I probably wouldn’t be feeling so spacey and headachey I’d had more than a couple packets of oatmeal and a PB&J that COULD NOT be contained by two airy slices of lightweight 75 calorie Safeway brand Wonderbread:
I could’ve gone the more sensible labor-intensive lentil stew route, but my logic was go with fast and easy, minimal prep since that’s probably more authentic and representative of the experience of someone who has zero leisure time and little energy for cooking. The result has been that I’ve almost always needed to double suggested serving sizes. Especially last night. Behold, the spaghetti basket:
I made the mistake of leaving the house to go see a play last night without filling up first, and had to drool over a burrito Cooper ate for dinner, though I snuck a lick. Gross, yes. He also offered to buy me a beer before catching himself and realizing it was VERBOTEN).

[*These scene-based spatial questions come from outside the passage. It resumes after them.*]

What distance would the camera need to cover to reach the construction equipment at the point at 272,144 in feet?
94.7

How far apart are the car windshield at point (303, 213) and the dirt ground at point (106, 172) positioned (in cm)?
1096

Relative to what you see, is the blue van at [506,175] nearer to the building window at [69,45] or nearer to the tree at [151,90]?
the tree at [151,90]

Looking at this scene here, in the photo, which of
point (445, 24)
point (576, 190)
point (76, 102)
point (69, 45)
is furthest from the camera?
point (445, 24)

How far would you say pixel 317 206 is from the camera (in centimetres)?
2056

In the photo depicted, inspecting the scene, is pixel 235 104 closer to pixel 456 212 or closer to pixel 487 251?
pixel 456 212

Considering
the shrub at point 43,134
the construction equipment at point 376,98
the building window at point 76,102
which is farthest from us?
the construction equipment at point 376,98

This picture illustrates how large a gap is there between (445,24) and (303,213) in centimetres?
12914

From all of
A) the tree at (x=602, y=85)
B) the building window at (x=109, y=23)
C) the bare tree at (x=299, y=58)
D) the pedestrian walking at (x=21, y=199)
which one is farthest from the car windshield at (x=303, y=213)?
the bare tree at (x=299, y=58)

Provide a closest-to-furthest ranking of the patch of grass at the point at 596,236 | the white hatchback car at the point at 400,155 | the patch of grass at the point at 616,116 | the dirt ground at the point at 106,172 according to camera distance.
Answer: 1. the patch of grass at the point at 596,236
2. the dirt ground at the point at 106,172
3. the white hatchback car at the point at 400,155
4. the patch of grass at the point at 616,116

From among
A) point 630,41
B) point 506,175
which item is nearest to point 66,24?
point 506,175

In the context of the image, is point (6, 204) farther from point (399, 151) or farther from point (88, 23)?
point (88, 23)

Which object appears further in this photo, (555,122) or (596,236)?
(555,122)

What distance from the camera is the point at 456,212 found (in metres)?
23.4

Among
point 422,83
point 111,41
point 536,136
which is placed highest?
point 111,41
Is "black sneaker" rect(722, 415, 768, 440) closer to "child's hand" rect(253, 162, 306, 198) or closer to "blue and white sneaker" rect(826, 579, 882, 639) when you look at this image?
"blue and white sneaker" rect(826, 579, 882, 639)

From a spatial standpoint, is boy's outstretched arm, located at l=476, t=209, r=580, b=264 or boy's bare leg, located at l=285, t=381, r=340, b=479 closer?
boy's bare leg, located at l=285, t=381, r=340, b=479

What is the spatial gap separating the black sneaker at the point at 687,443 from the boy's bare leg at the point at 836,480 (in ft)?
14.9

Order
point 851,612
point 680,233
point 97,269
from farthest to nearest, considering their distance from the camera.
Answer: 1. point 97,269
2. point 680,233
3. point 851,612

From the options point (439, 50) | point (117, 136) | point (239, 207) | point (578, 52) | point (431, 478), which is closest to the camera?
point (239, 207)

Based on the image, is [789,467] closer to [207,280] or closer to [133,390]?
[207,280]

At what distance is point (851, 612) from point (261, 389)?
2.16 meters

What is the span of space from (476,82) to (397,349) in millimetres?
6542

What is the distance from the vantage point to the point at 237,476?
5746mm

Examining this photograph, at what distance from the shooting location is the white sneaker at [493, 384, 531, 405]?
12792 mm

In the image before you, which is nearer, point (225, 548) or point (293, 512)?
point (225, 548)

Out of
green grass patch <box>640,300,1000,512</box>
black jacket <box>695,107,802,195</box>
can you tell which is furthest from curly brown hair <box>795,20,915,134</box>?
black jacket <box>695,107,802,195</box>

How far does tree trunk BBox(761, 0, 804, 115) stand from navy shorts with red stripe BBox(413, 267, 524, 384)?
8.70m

I was a hot mess by 10pm, hangry and lashing out on the bus ride home. I don’t cope well with fluctuating blood sugar. By the time I got some pasta in my belly, I was remorseful for the 5 minutes before I was knocked out by the carbs coursing through my veins. It was the first time I’d been full all day.
Today was mercifully more mellow, with work to preoccupy me, plenty of oatmeal, and when afternoon rolled around and I toyed with sneaking a handful of pretzels from the office stash or buying a piece of candy off a coworker for a nickel with my fellow Hunger Challenger and boss, Madeline (though she doesn’t like to be call that, too much like “the man”), at least I had someone to strategize/commiserate with. Like when I was on an elimination diet trying to isolate a food allergy, this “diet” has been all I can talk about. It was dull then, but at least there’s a deeper purpose to this than treating eczema. Hot!
Some observations I made today – and really some of these feel so petty and naïve given that I’m certainly not *really* hungry, and this is such a pinhole view of how it actually feels to struggle with hunger all the time. But maybe there’s some broader truth to these experiences:
- I was really cold all morning. I mean, sure, I’m always cold, but I just couldn’t warm up.
- My sense of smell is super heightened. Like that one time I was hiking and hungry – stopped myself from saying starving there, feels especially hyperbolic – and half panicked because I thought we might not get to camp before dark and I somehow smelled a distant fire.
- The people I’ve talked to about the Challenge (outside my office and the Food Bank) have for the most part fallen into two camps: 1) the folks that dismiss it as routine – “oh yea, I usually don’t spend anything on food.” and 2) those who have a personal connection with it – either because they’ve taken a similar challenge, or they themselves have been on food stamps or have experienced hunger.
You know I initially didn’t really like the Feeding America bus stop billboard ad campaign – “Hunger takes this bus too.” I guess I saw it in a new light with McDonald's as a backdrop, as I absent-mindedly did the math of buying 20 chicken McNuggets for $4.99 and somehow making them last 5 days. Yea. SAVING THEM. And sure, I'm still not convinced it’s the best way to frame their message. But I appreciate the sentiment that it’s this silent struggle that goes completely unnoticed unless we bring it out in the open and write about it and talk about it to try and remove the stigma.